Amani’s River offers relentless accounts of murder, torture and sadism that make these pages indelible and, at the same time, hard to stomach.
At the age of ten, Aderito has been uprooted, along with his mother, from their home in Houston to accompany Aderito’s father as he returns to his homeland of Mozambique to serve as what seems to be a medical missionary. Thrust into a strange land and forced to learn a new language, the boy’s loneliness is eased by his friendship with Victoria, a girl of about his own age, with whom he soon forms a tight bond. Unfortunately for them, Mozambique is in the midst of a ruthless civil war, which soon sweeps them up, turning Aderito into a vicious child soldier and Victoria into a sex slave.
From here, the ferociousness is unrelieved. Numbed by heroin, driven by fear, forced into cannibalism, the young man is turned into a killer, ravaging enemies with both AK47 and machete. “I hated the monster inside of me,” he declares at one point, and yet eventually he begins to thrive on his imagined power.

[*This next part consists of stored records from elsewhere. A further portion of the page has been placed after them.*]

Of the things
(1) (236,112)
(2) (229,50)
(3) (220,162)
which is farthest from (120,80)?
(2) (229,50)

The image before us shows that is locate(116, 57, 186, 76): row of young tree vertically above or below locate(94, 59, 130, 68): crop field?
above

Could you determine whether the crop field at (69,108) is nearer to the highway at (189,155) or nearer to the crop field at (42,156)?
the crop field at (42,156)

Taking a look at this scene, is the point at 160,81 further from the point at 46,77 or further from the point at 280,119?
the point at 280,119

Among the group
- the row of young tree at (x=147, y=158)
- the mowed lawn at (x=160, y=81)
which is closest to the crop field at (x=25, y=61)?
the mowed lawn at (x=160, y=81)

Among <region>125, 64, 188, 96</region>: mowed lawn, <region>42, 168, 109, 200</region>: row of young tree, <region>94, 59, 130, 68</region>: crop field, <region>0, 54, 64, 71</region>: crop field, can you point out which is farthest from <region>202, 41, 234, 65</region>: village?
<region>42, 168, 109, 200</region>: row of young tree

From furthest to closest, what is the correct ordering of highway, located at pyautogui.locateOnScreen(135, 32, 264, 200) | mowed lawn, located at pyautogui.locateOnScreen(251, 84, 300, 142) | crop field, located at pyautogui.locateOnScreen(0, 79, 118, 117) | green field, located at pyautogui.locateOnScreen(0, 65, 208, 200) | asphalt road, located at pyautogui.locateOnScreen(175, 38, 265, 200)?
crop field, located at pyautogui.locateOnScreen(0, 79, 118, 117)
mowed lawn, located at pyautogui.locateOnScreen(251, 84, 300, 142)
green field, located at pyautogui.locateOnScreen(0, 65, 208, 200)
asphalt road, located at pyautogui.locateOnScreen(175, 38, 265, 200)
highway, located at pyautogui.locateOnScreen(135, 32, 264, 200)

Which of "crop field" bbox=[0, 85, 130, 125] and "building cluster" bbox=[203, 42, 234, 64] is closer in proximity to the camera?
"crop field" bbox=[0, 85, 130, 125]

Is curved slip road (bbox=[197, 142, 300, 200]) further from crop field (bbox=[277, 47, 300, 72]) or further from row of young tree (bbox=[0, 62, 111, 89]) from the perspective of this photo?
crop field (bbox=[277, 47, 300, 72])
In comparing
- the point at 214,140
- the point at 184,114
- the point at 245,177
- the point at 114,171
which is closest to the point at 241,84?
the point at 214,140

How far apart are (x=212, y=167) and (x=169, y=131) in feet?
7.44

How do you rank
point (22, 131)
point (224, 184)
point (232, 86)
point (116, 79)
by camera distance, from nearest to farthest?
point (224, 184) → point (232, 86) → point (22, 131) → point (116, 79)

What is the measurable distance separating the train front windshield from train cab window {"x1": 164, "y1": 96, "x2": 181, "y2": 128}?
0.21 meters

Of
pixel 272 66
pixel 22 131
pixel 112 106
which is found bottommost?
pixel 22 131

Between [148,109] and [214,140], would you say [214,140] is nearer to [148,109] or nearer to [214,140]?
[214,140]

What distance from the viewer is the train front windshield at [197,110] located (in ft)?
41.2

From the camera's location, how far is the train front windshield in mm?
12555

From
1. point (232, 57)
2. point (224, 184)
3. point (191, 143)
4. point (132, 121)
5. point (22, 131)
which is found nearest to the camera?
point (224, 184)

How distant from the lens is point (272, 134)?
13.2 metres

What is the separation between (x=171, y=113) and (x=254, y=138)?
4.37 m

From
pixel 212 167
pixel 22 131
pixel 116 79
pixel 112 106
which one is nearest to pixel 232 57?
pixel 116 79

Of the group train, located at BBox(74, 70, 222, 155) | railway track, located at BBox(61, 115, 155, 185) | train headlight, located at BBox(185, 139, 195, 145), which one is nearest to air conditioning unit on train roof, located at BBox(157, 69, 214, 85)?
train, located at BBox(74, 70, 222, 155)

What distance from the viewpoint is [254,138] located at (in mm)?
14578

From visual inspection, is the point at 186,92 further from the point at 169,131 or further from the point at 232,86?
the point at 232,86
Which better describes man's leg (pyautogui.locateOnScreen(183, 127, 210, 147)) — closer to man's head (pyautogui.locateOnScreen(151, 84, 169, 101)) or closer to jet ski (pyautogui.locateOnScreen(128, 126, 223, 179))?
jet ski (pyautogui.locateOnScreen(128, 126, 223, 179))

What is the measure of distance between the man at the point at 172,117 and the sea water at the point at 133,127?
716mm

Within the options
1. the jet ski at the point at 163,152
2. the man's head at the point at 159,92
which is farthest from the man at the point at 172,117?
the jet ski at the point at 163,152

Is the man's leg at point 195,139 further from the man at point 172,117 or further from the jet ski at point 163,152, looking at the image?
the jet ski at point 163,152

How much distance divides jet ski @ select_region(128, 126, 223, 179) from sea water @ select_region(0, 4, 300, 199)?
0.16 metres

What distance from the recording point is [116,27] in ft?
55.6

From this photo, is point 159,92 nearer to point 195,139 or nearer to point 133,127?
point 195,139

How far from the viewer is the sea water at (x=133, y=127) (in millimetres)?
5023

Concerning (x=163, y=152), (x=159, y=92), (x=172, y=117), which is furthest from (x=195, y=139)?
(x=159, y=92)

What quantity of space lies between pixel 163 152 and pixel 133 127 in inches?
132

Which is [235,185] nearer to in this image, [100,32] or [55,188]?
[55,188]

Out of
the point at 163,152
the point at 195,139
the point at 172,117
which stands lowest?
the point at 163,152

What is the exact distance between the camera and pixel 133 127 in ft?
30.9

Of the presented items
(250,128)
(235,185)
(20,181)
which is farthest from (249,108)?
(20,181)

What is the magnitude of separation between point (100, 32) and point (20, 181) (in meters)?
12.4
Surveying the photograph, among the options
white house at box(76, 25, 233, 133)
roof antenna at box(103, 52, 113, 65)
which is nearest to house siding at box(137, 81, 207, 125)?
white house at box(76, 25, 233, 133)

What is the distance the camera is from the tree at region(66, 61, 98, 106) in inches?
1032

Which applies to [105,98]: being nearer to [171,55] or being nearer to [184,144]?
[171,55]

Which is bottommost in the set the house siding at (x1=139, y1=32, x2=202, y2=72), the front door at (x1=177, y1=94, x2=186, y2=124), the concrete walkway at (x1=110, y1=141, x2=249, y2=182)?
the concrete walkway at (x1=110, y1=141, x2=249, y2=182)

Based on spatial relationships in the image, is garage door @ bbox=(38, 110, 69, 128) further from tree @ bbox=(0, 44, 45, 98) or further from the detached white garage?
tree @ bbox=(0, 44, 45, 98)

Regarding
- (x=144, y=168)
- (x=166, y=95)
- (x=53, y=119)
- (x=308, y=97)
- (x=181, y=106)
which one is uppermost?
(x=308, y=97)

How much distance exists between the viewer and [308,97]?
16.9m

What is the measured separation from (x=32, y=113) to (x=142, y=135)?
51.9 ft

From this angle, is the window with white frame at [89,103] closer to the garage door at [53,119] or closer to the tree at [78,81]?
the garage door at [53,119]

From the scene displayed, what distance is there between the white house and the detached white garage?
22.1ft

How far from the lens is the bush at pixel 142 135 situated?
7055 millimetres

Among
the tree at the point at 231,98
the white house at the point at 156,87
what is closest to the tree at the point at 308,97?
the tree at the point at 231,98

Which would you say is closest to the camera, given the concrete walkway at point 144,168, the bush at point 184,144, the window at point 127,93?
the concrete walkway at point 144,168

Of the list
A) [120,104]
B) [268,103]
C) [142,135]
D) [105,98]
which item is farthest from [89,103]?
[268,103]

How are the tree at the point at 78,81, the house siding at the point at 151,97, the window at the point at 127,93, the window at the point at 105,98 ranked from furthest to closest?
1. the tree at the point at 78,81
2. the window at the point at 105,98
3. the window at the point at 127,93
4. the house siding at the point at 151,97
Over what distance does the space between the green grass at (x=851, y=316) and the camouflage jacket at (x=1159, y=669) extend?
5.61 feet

After numerous scenes of savagery, the story comes to a head when Victoria has a child by one of her tormentors and futilely tries to escape, while the slaughter around her and Aderito intensifies. By story’s end, no one has gotten out of the narrative unscathed.
The prose is sometimes awkward in this tale (eg: “My thoughts pondered everywhere”), and the novel features occasionally puzzling plot twists, as when Aderito’s, who willingly used others to his own ends in Houston, unhesitantly sacrifices himself for others in Mozambique.
Despite any drawbacks it may have in style or characterization, however, this novel offers a vivid portrait of what happens to children thrust into combat. In a world filled with reports of young boys wearing suicide vests and of kidnapped young girls sold into slavery, Amani’s River is an instructive, if brutalizing, read.